Another factory in Suzhou, Shanghai, makes iPod shuffles. The workers are housed outside the plant, and earn £54 per month – but they must pay for their accommodation and food, “which takes up half their salaries”, the report observes. …

Macworld UK

You have the right to remain silent

The Supreme Court handed down the Miranda decision on this date 40 years ago. AmericanHeritage.com has an excellent summary of the case worth reading in full.
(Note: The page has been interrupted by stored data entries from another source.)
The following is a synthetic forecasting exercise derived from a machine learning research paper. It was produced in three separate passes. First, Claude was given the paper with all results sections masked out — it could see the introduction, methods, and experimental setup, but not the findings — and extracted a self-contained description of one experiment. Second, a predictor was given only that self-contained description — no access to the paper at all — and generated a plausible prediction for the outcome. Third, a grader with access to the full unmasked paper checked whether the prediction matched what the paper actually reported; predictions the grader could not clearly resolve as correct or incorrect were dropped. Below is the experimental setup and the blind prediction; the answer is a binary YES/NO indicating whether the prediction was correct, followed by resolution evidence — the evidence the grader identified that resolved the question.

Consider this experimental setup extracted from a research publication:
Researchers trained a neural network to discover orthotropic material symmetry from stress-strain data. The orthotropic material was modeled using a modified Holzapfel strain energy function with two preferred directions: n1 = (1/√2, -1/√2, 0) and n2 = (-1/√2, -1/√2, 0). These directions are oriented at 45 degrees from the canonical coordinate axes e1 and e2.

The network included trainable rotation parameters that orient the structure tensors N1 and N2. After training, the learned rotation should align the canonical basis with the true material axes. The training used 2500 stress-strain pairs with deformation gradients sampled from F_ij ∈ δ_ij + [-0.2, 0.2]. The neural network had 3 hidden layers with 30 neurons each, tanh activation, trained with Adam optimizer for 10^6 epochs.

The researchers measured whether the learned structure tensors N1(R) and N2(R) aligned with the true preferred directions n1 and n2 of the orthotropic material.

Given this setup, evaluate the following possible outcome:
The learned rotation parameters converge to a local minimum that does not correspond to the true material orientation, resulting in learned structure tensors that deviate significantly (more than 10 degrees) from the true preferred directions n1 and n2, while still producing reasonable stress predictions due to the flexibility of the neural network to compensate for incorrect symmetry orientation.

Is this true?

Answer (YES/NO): NO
It includes these essentials:

In the 1963 case Gideon v. Wainwright, the court strengthened the right to counsel by ruling that a man convicted of robbery who could not afford a lawyer had to have one appointed for him by the state. A year later, when Danny Escobedo confessed to a Chicago murder after being denied a chance to see his lawyer, the court overturned his conviction, holding that in such an instance “no statement elicited by the police during the interrogation may be used against him.”

The Miranda case was the culmination of this trend toward, as Time magazine put it, “moving the constitution into the police station.” It evolved out of a growing realization that false confessions were not uncommon and that the police could coerce without resorting to the rubber hose. In the decision handed down on June 13, 1966, Chief Justice Earl Warren, writing for the 5-4 majority, recognized that the “third degree” was a venerable tradition in American law enforcement (the term itself comes from the rigorous questioning of candidates for a high level of the Masonic order). “The very fact of custodial interrogation,” Warren found, “exacts a heavy toll on individual liberty and trades on the weakness of individuals.”

In order for a statement to be assumed voluntary, the suspect had to be informed of four things before being questioned: (1) his right to remain silent, (2) the fact that his statements could be used against him, (3) his right to the presence of an attorney, and (4) the obligation of the state to provide counsel if he couldn’t afford it.

The decision did Ernesto Miranda little good. He was retried without the confession and again convicted. He served almost 10 years before being paroled. He briefly traded on his celebrity by selling autographed “Miranda warning” cards in Phoenix for $1.50 each.